Однажды пациент рассказал мне, как играл в детстве с котенком. Котенок спрятался от него под диван и, несмотря на все попытки выманить его, забивался все глубже. После этого пациент замолчал и сказал: «Странно. Все мысли куда-то разбежались, и я не знаю, о чем теперь говорить. Не спросите ли Вы меня о чем-нибудь?» — «Да, — отвечал я. – Скажите, что нужно было сделать, чтобы котенок сам вышел из-под дивана?» — «Наверное, прекратить пробовать достать его, — сказал пациент, — отвернуться, отойти в сторону». – «Наверное, да, — сказал я, — и что-то, что Вы пытаетесь сейчас извлечь, очень похоже на этого котенка. Говорение ради говорения нам не нужно; послушаем тишину, и может быть в ней произойдет нечто такое, о чем Вы вдруг захотите рассказать». Через десять минут я заметил, что по лицу пациента текут слезы. Он вспомнил то, что последовало за рассказанным эпизодом: когда он дотянулся наконец до котенка, тот больно укусил его. Он побежал к маме, чтобы пожаловаться, но мать не поверила, что такой укус может быть болезненным, назвала его вруном и прогнала от себя.

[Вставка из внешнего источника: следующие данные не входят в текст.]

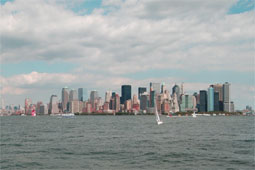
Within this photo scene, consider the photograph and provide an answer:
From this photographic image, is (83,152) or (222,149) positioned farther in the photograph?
(222,149)

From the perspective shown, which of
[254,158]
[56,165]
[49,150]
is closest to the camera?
[56,165]

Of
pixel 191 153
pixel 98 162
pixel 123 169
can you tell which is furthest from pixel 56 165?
pixel 191 153

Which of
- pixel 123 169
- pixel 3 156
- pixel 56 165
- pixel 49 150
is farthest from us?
pixel 49 150

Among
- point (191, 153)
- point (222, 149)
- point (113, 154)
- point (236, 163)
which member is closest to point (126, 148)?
point (113, 154)

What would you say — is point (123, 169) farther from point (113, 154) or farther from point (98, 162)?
point (113, 154)

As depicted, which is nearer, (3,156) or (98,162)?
(98,162)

Разумеется, молчание не всегда следует поддерживать. Особой осторожности его использование требует в работе с шизоидами, с больными психотического уровня, во многих случаях депрессии. Есть пациенты, для которых молчание становится разрушительным; которые в принципе не могут его выносить. Это люди с внутренней пустотой. Заглядывая в себя, они обнаруживают там лишь, по определению одного из них, «бесконечную черную яму». Об этих больных я писал в статье «Цивилизация и болезни одиночества». Они способны ощущать себя только в непосредственном контакте с внешней реальностью – например, в вербальном диалоге с терапевтом. Согласно моему опыту, определить ситуацию разрушающего молчания бывает возможно с помощью контрпереноса. Терапевт испытывает в ней сильную необъяснимую тревогу, или неприятные телесные ощущения в горле и груди. То, что эти реакции не есть следствие сугубо моей субъективности, неоднократно подтверждалось в ходе супервизий и общения с коллегами. Похожее наблюдается в контрпереносе при разговоре с пациентом, который сообщает о суицидных намерениях всерьез, а не с целью манипуляции. В таких случаях поддерживать длительное молчание нельзя, и допустимая длина пауз должна составлять, на мой взгляд, не более 3-5 минут. В дальнейшем, по мере того как пациент заполняет пустоту и обретает опору в себе, эти периоды могут удлиняться, хотя идти к подобным изменениям приходится, как правило, не один год.
Я хотел бы подчеркнуть, что терапевтический процесс не ограничивается 45 минутами каждой сессии или общей суммой часов, проведенных пациентом в кабинете. Он продолжается и тогда, когда пациент расстается с терапевтом до следующей встречи и когда ведет с ним мысленные диалоги, которые – в сущности – есть диалоги с внутренним терапевтом, с самим собой. Эти диалоги проходят в молчании. Еще раз повторю, что именно в молчании, а не в процессе говорения, в психике человека происходят целительные метаморфозы: переживание инсайта, оплакивание, покаяние, прощение и т.п.
В заключение замечу, что достижение способности комфортно молчать в присутствии терапевта может, на мой взгляд, рассматриваться как один из важнейших критериев завершенности терапии – наряду с такими, как устойчивость эдипальных отношений в переносе, преодоление фазы негативизма, интернализация аналитических функций и другими. Эта способность подразумевает, что пациент достиг определенной степени автономии от фигуры терапевта, определенной степени доверия к собеседнику и возможности диалога с собой, то есть превратил переживание одиночества в уединение.